Following is proposed modification to KATAKANA MIDDLEDOT definition 
in tables-05 document.  Excluding Alphabet and digit causes somewhat 
implications to existing registration, but I couldn't find legitimate 
explanation for including them as Japanese context.  How to deal with 
the implications is decision of registries.
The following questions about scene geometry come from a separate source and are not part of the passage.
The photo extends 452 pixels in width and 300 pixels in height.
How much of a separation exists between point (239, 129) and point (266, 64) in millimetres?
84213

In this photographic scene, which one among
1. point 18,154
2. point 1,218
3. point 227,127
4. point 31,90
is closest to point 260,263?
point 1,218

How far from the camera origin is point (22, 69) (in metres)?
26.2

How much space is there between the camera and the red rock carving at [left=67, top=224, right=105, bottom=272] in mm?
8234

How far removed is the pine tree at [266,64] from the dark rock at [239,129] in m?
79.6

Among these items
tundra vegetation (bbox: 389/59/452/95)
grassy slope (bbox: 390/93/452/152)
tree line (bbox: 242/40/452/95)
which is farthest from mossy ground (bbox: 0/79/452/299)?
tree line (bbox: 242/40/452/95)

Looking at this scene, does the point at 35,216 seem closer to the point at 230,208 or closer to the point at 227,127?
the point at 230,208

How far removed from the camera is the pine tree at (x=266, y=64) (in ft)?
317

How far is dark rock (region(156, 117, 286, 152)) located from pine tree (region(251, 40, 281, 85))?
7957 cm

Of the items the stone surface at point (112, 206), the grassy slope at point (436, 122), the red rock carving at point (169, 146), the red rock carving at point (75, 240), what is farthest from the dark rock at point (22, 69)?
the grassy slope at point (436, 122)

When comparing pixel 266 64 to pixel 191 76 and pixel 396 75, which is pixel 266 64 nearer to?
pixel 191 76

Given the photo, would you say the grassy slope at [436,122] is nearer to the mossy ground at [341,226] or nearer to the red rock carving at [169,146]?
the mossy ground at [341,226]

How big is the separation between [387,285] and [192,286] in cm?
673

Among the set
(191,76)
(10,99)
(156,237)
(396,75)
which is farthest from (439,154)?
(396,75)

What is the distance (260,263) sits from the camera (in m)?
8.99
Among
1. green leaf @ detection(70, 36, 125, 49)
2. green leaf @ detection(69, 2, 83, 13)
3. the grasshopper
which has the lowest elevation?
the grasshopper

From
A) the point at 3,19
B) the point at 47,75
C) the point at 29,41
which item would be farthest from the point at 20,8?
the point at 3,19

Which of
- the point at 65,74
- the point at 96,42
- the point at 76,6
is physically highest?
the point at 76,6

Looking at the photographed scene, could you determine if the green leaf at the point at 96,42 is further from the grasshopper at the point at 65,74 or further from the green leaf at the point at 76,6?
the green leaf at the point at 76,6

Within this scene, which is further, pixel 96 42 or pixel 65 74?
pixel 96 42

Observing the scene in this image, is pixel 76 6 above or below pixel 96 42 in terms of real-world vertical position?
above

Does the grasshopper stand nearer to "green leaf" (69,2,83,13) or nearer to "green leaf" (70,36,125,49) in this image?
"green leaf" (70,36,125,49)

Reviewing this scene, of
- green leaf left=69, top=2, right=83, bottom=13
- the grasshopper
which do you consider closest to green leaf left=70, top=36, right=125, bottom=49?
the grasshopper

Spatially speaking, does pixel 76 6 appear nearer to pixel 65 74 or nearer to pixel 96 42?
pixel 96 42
Appendix A.12.  KATAKANA MIDDLE DOT
   Code point:
      U+30FB
   Overview:
      MUST be used with at least one Han, Hiragana or Katakana.
   Lookup:
      False
   Rule Set:
      False;
      For All Characters:
        If Script(cp) .eq. ( Han | Hiragana | Katakana ) Then True;
        If cp .in. U+3005..U+3007 Then True;
      End For;

Best regards,

-- 
Yoshiro YONEYA <yone at jprs.co.jp>

On Mon, 6 Apr 2009 19:12:58 +0900 Yoshiro YONEYA <yone at jprs.co.jp> wrote:

> Dear Patrik-san,
> 
> Japanese uses Hiragana, Katakana, Han, Alphabet letters (a-z), and 
> digit (0-9) for names.  KATAKANA MIDDLEDOT is usually used with those 
> names, so the following kind of case is really exists and used:
> 
>     Play<KATAKANA MIDDLEDOT>Station<KATAKANA MIDDLEDOT>4.jp
> 
> That is the reason why I said "Japanese context".
> 
> To be precise, Japanese scripts (for IDN) are consists from:
> 
>     Hiragana, Katakana, Han, Alphabet, Digit,
>     IDEOGRAPHIC CLOSING MARK, IDEOGRAPHIC NUMBER ZERO,
>     KATAKANA MIDDLEDOT and IDEOGRAPHIC ITERATION MARK
> 
> Extracting Alphabet and Digit from the list is unacceptable.
> 
> I'll try to express this ambiguous situation more clearly.
> 
> Regards,
> 
> -- 
> Yoshiro YONEYA <yone at jprs.co.jp>
> 
> On Mon, 6 Apr 2009 10:47:20 +0200 Patrik Fältström <patrik at frobbit.se> wrote:
> 
> > On 6 apr 2009, at 09.36, Yoshiro YONEYA wrote:
> > 
> > > Dear John-san and Patrik-san,
> > >
> > > In reality, in Japanese context, KATAKANA MIDDLEDOT (U+30FB) is used
> > > to compose names and to concatenate words, so it is used various  
> > > places.
> > > And sometimes preceeding and/or succeeding character is alphabet or  
> > > digit
> > > ([a-zA-Z0-9]).  Furthermore, KATAKANA MIDDLEDOT is sometimes placed at
> > > the beginning or the ending of names.
> > >
> > > Therefore, it is very difficult to define rule set for KATAKANA  
> > > MIDDLEDOT.
> > > What I can say is:
> > >
> > >    (KATAKANA MIDDLEDOT) MUST be used in Japanese context.
> > 
> > 
> > Yoneya-san,
> > 
> > Can you express this in more specific terms that can be included in  
> > the draft? Do you with "japanese" imply it has to be one of the  
> > japanese scripts (as John said) for example?